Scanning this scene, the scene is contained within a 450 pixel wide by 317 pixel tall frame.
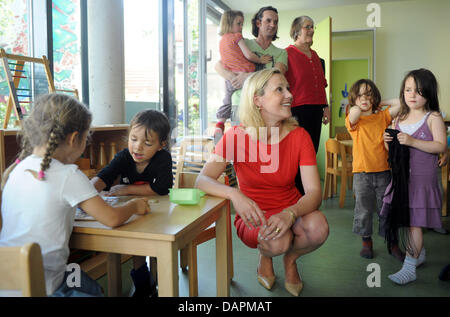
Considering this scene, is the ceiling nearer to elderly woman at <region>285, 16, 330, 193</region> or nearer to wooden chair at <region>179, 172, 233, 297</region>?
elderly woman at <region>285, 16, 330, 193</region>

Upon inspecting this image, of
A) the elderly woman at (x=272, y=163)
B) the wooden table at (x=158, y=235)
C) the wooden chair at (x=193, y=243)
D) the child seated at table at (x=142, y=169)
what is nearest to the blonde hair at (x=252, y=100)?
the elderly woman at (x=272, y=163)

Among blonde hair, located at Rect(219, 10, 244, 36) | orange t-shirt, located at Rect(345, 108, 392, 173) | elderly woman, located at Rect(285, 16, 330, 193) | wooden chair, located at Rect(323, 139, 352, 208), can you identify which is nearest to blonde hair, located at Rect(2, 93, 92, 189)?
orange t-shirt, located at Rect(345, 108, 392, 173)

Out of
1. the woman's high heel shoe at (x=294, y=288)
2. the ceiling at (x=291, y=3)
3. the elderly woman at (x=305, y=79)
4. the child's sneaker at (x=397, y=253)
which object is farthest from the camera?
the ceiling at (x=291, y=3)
==
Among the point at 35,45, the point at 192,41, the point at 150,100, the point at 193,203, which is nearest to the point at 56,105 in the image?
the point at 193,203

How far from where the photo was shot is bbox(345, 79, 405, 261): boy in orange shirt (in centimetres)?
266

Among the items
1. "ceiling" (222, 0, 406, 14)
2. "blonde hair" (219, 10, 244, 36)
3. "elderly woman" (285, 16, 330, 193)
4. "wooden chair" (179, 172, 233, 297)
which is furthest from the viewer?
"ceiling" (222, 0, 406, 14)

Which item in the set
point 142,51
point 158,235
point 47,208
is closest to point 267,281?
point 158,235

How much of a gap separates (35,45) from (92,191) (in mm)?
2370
==
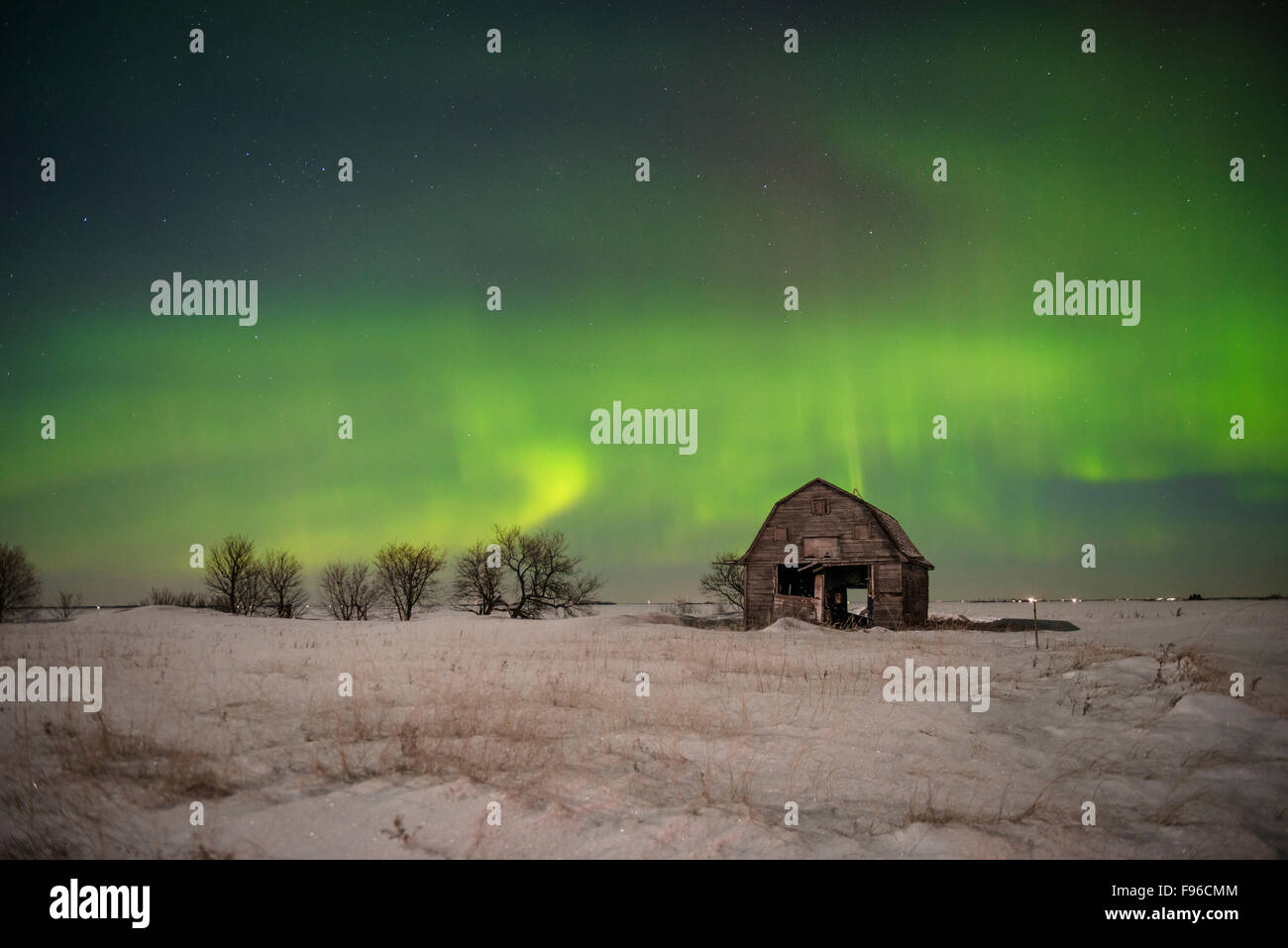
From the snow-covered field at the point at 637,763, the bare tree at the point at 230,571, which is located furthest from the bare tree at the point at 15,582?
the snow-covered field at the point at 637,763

● Challenge:
Reproduce the records from the line with "Scanning this scene, the" to the line with "Considering this scene, is", replacing "frame" with "canvas" and leaving everything else unchanged. Omit the picture from your output.

● Task output:
Scanning this scene, the scene is contained within a 450 pixel wide by 317 pixel tall canvas.
Considering this scene, is the ceiling nearer to elderly woman at <region>285, 16, 330, 193</region> or nearer to wooden chair at <region>179, 172, 233, 297</region>?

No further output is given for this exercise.